Who Will Be Missed More?
Mr. Handal leaves when restaurants Downtown are flourishing, swelling to a thundering crescendo. A stream of new eateries has opened in the last three years. Two, in fact, have opened next to Mr. Handal’s San Gennaro in recent months.
In other towns, the restaurant would be missed. In Culver City, because he ranged taller than the restaurant itself, the loss will be of a fiery-toned entrepreneur. Occasionally he presented untrimmed edges. Mostly, though, Mr. Handal was one of the best winds in years to blow through here.
He Was the Face of Revival
Especially in the early years, but, in fact, until quite recently, San Gennaro was the Downtown spot for prestigious group gatherings or more individually tailored dining. Just enough upscale to add a sheen of shiny polish to an outing, Mr. Handal’s store offered the kind of nightclub entertainment on weekends that ran like a blur past every rival until it was out of sight. Downtown was much sleepier when he arrived in 1995. Often, he was the face of revival because of his incessant drive. His ability to simultaneously field multiple calls on his cellphone, converse with three parties in person, give separate direction to his bar and kitchen staff, while congenially greeting a customer he never before had seen all helped to cobble together his sometimes-Superman reputation. Depending on the source, he typically has as many feuds running at a time as he has fingers or maybe closer to the number of hairs on his head. Many of the most prominent ladies and gentlemen in Greater Culver City cultivated strong feelings, on either side of the divide, about Mr. Handal. Just as with his restaurant, Mr. Handal pretty much was the Downtown Business Assn., which lately has been performing at a record level of ambition. He was and is the West L.A. Chamber of Commerce, and its profitable publication.
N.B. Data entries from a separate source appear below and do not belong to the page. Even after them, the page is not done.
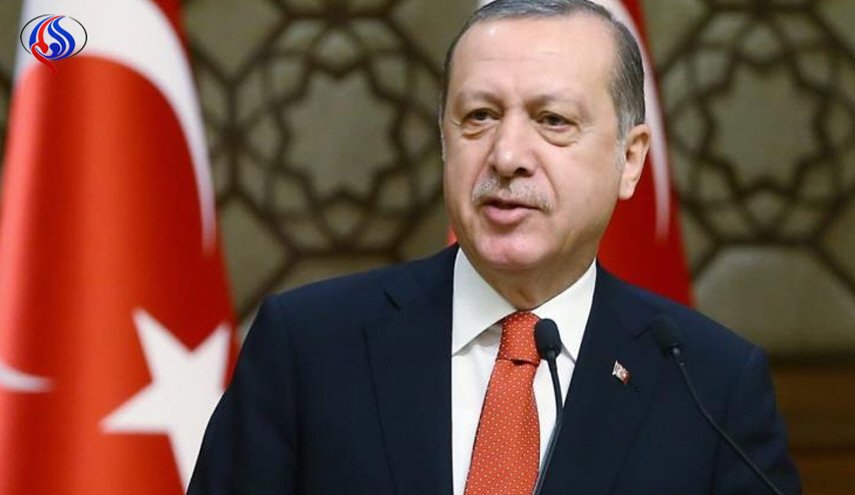 أردوغان: أوقفنا انتشار القوات الحكومية السورية في عفرين!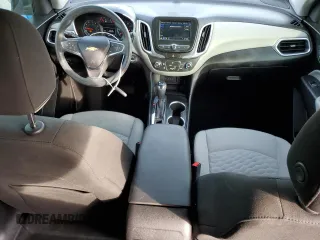 2019 Chevrolet Equinox LS z VIN 2GNAXHEV2K6150227, wystawiony jako Copart lot #50598695 z przebiegiem 82 043 mil mil oraz Czysty tytuł • Clean title. Historia ofert i sprzedaży dostępna na DreamBid. Obrazek 8.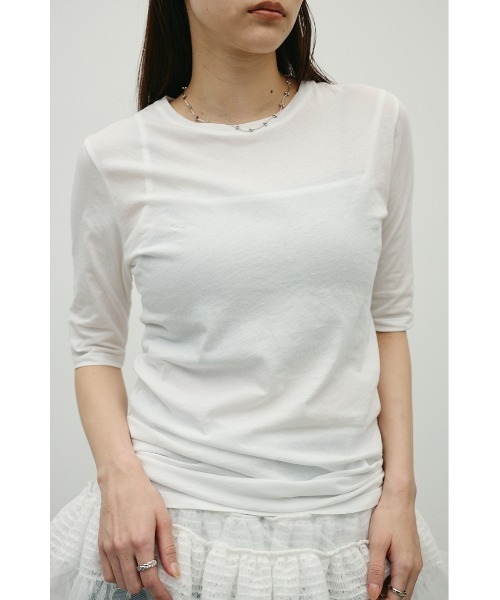 Shearバックシーム T (продукт name retained)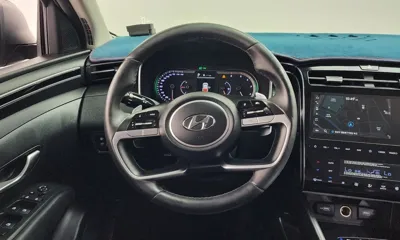 Hyundai Tucson 2021, 132128 км, за 14900000 KRW - фото 14
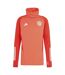 Haut Thermique Motif/style Fc Bayern Munich Tiro Pro Homme Rouge Rouge Vif Adidas-2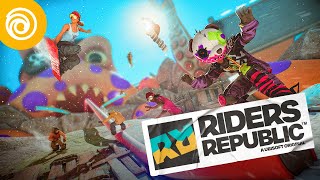 Riders Republic  Deep Dive Trailer [upl. by Dedra245]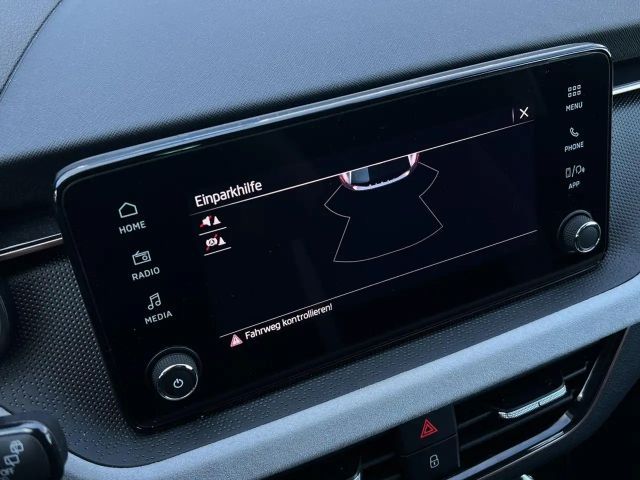 Skoda Scala 1.0 TSI Selection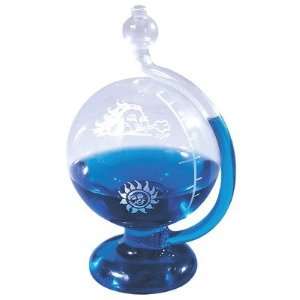  River City Clocks 910 100 Sun and North Wind Weather ball 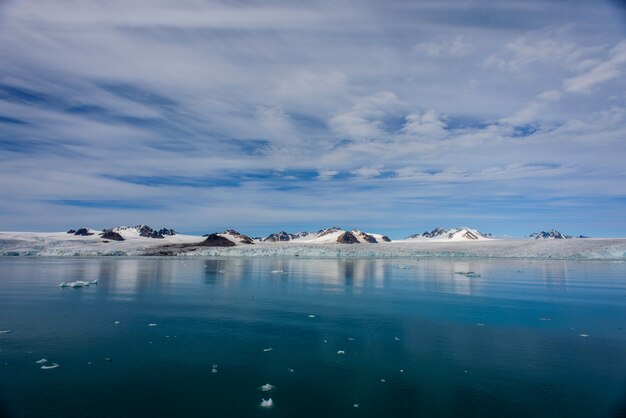 Paisagem ártica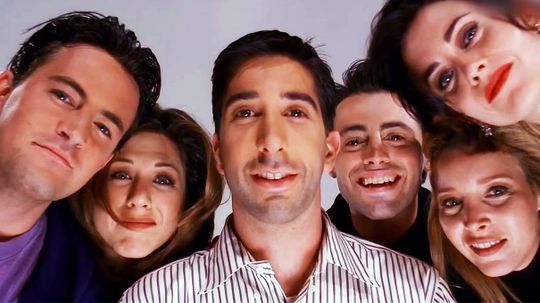 Recast “Friends” With Gen Zers and We’ll Guess Your Relationship Status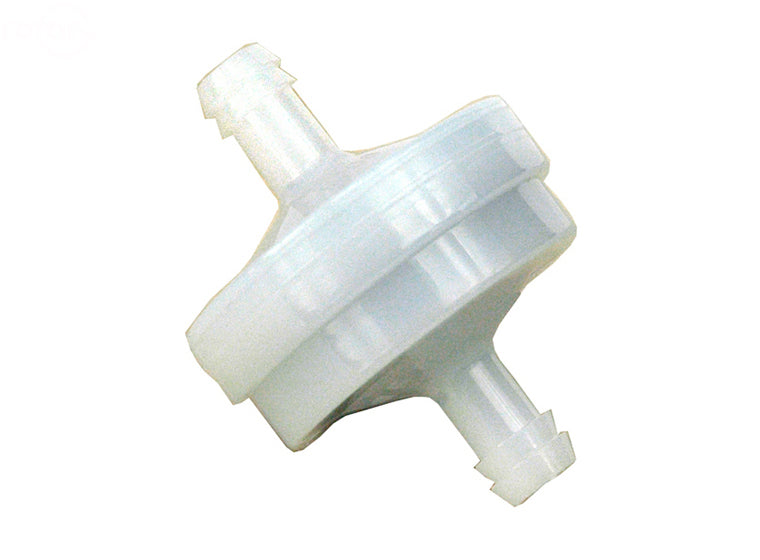 Rotary 1349 56-6360 Fits Toro Fuel Filter 1/4" Round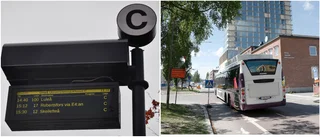 Länsstyrelsen pausar Skellefteås planer vid busstationen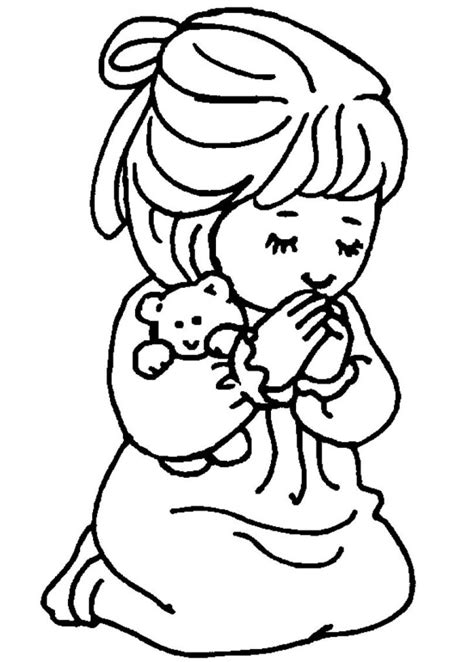 Your first grader needs to help this class and find the rabbit. Coloring Pages: Christian Coloring Page Free Bible ...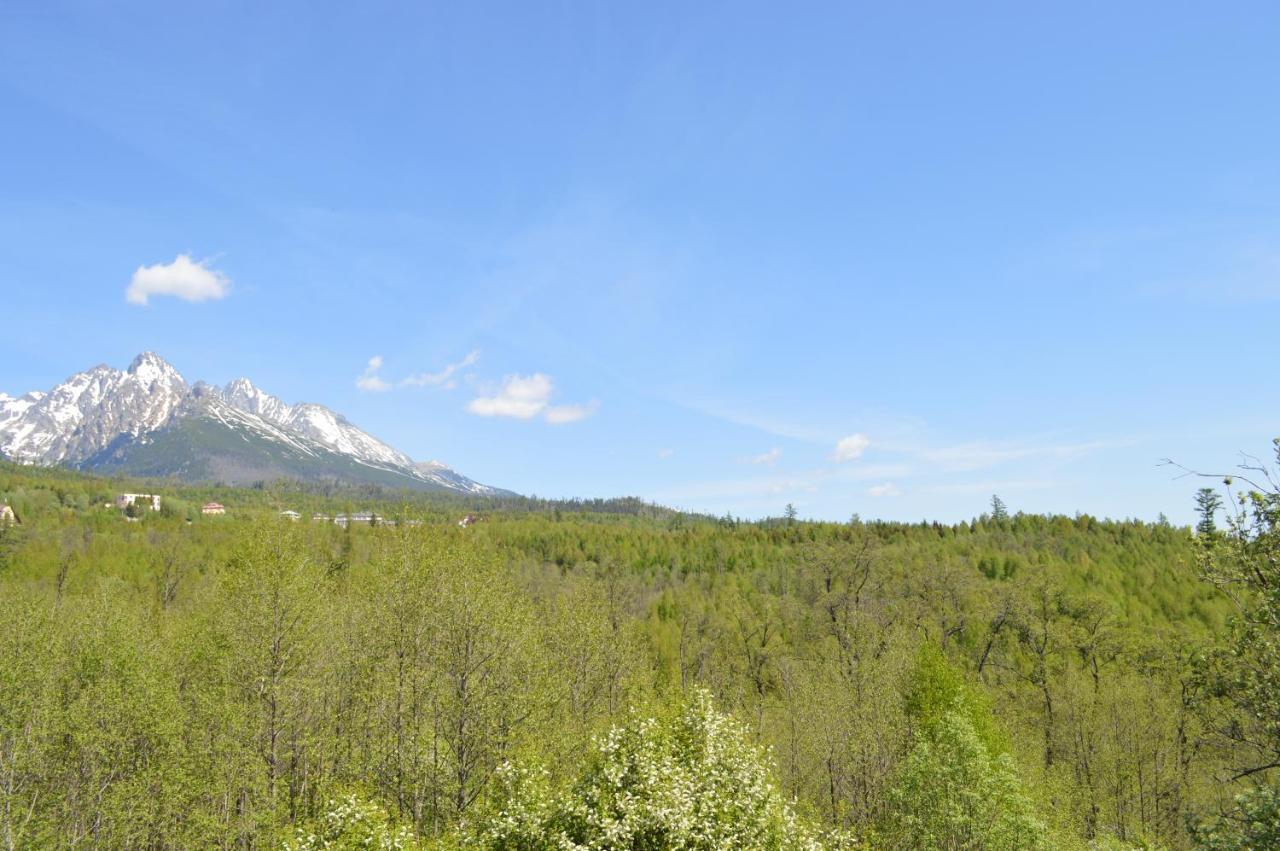 Ager Apartments Vysoké Tatry 外观 照片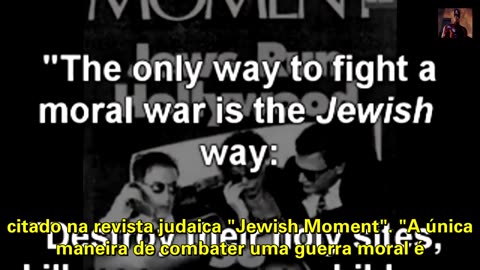 A Matrix Sionista do Poder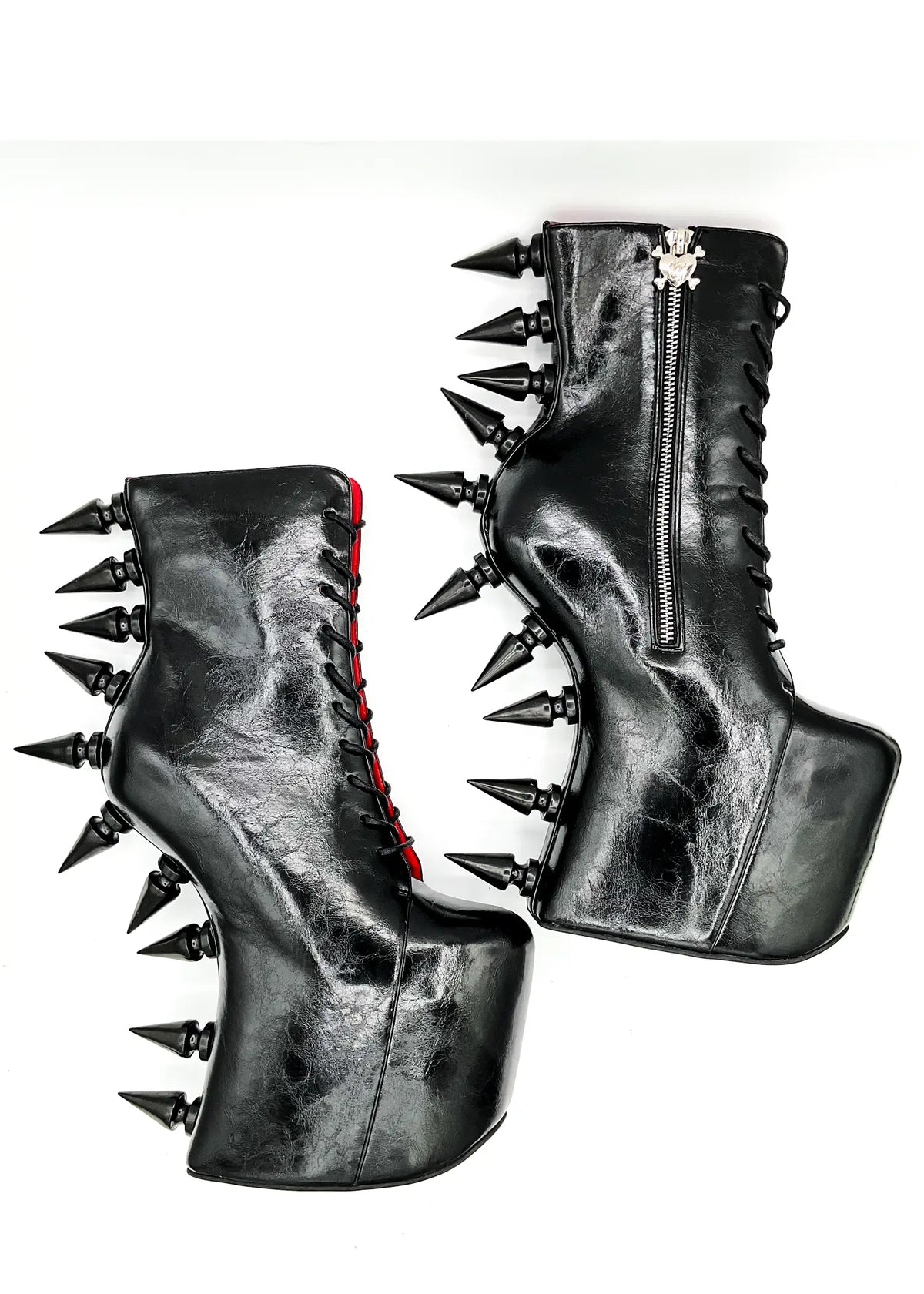 Prehistoric Patent Boot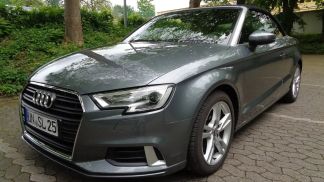 Finansowanie Zamienny Audi A3 2019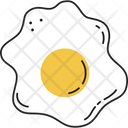 Omelette Icon
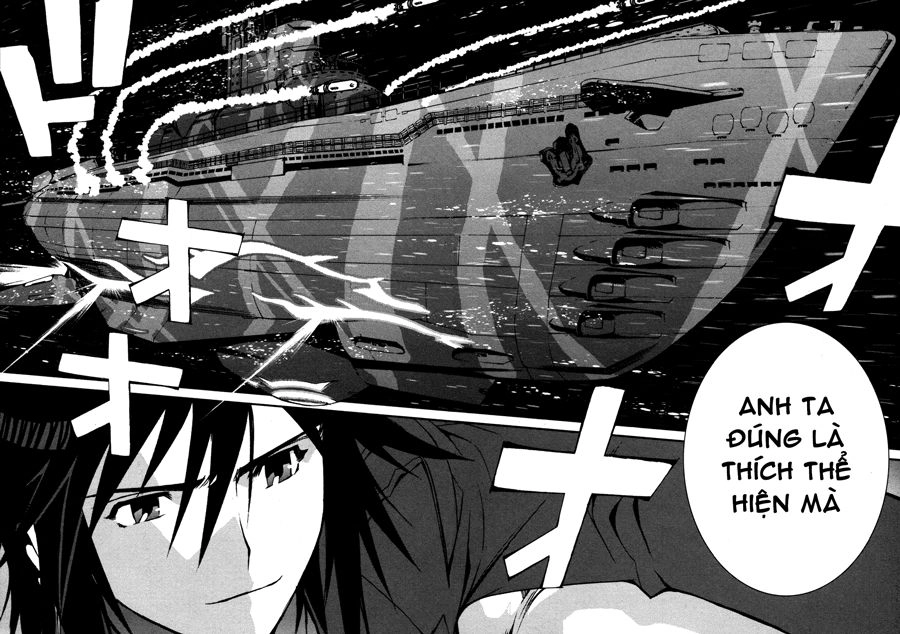 Aoki Hagane No Arpeggio Chapter 12 - 29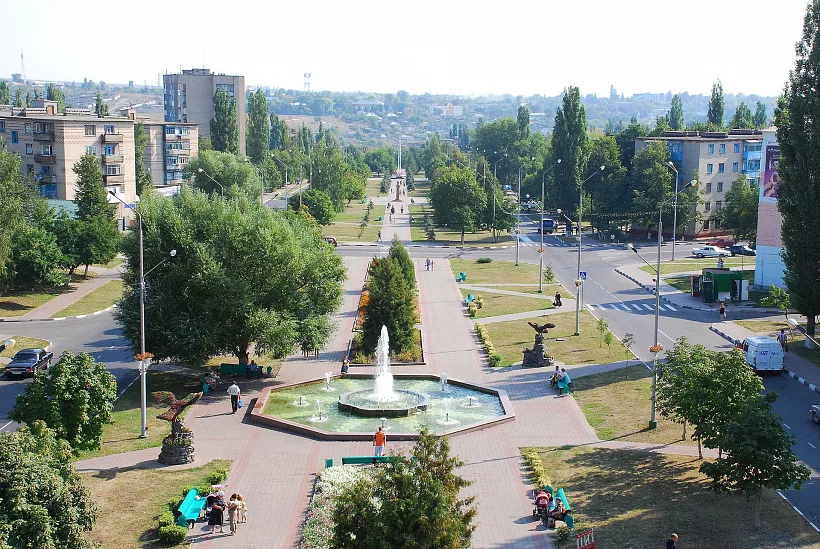 В&nbsp;Губкине Белгородской области благоустроят сквер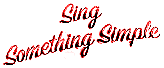 Sing Something Simple logo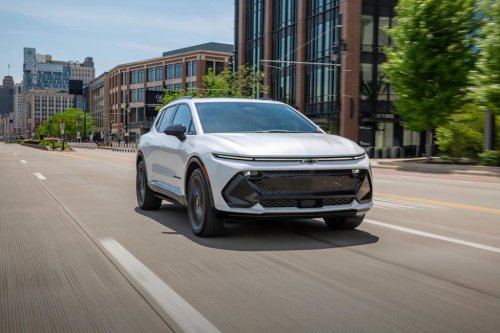 Chevy, GM, Chevy Equinox EV Sales Are Sliding, But GM Already Has A Plan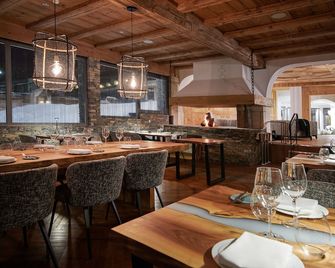 Aïda Hôtel & Spa - 'Adults Only' Relais & Châteaux - Crans-Montana - Restaurant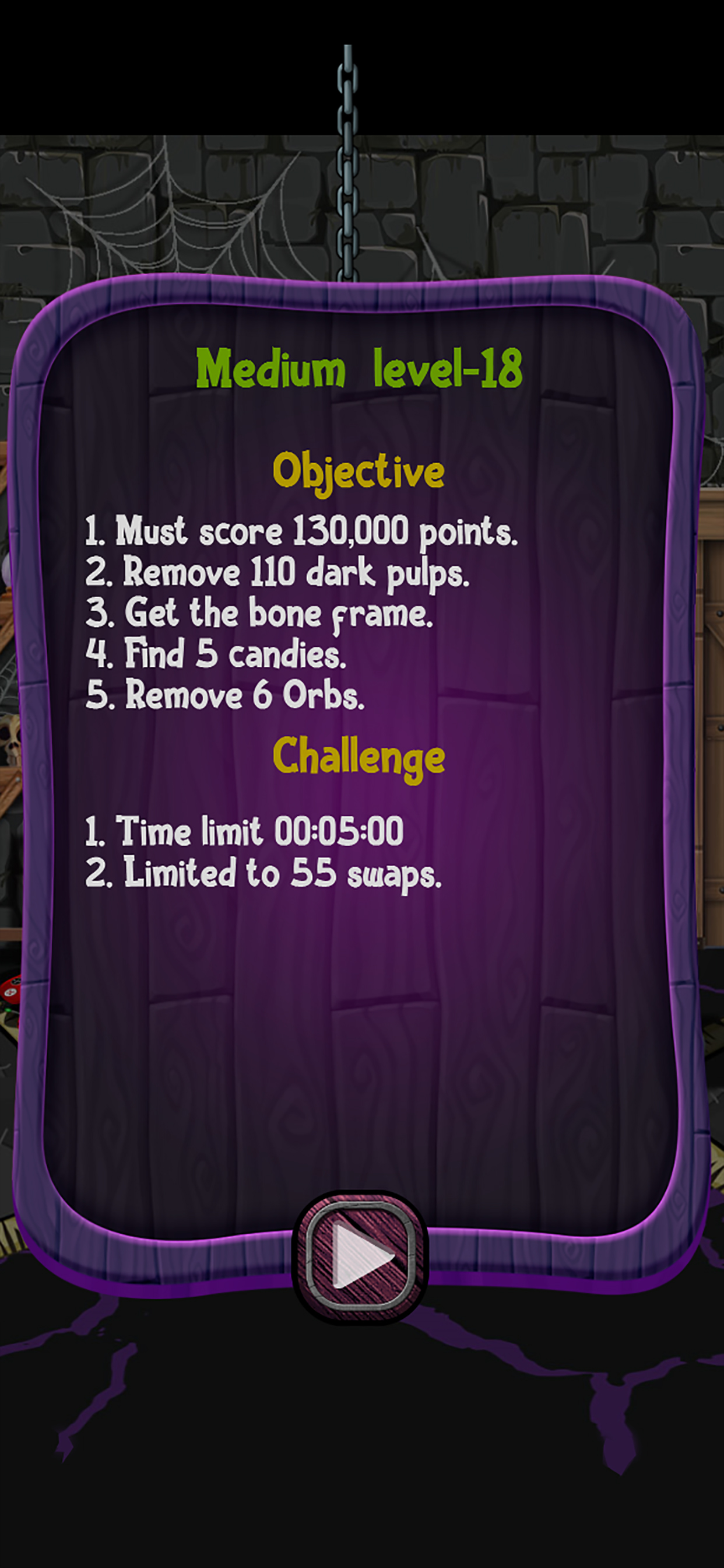 Halloween Drops 5 screenshot 6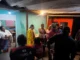 Evacúan a ocho familias de sus viviendas en Tabasco por efectos del frente frío 2 Imagen del frente frío Tabasco afectando viviendas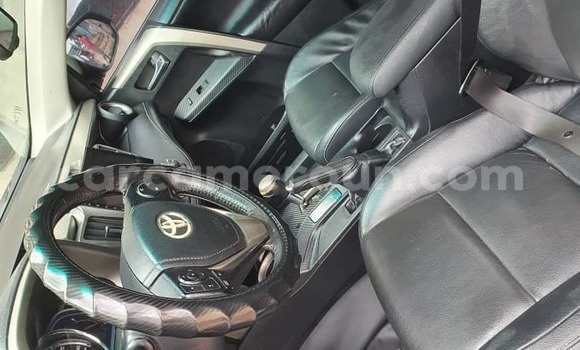 Buy Used Toyota RAV4 Blue Car in Yaounde in Central Cameroon Buy Used Toyota RAV4 Blue Car in Yaounde in Central Cameroon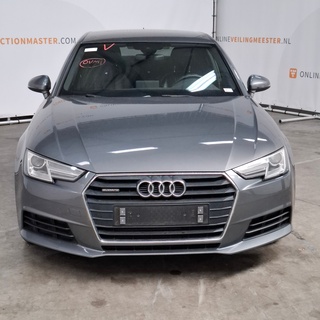 Personenauto, Audi, 2.0 TFSi S-Tronic, 2016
Never Needed an Invitation
The antithesis of an opaque personality, friends say that one of the reasons he was a force in Downtown for eleven years was his inherent sense of collegiality. From the beginning, he did not stand back deferentially and await invitations or direction. He plunged into the most demanding political, commercial and social affairs of the city. From early, he knew the players, and he quickly educated himself in the town’s preciously valued history. His support of the Youth Health Center on the Culver City High School campus is imprinted on the minds of many decision-makers. For a number of years, he was a camp supporter.
Never a shrinking violet, even at discretionary times when friends wished he had been, it was no accident that he was at or near the controls of many of this town’s big stories throughout the past decade. Mr. Handal is the consummate New Yorker Moved West. Much about his personality and his unique commercial profile are necessarily outsized. Everything he did and does are on a far more ambitious scale than practically anybody else’s. For a number of years, he hoped or believed he could rescue the chronically flailing Western Hemisphere Marathon. No one else necessarily shared the dream, which bothered Mr. Handal not at all.
A Portrait May Look Incongruous
Business owners who know the middle-aged Mr. Handal better than most people say that he could field two sprawling armies of fiercely loyal friends and equally emotional rivals who have vowed never to walk on the same sidewalk with him. Wise-cracking, sharp-talking, compassionate, hard-edged, insightful — Mr. Handal is a large human grid of clashing portraits. He succeeded for eleven years in one of America’s most brutally competitive businesses because he became San Gennaro and San Gennaro was him. With Mr. Handal, it almost always is personal, and many times that is a positive. For the most important persons living on the Westside or traveling through here, dining at San Gennaro was identical to sharing a meal with the owner himself. A handshaker and a headshaker, he was San Gennaro. He also is in show business. In the colorful tradition of the legendary greeters Toots Shor and Sherman Billingsly, Mr. Handal scarcely acknowledges that strangers exist. As raconteurs, perhaps Mr. Shor and Mr. Billingsly could have learned from Mr. Handal.
He fancied himself as possibly the best informed person in Culver City, and he may have been. One reason he was at the vortex of numerous important stories was that he possessed an uncanny knack for being near to where news was happening or hearing about it before anyone else. This last time, Mr. Handal is the news.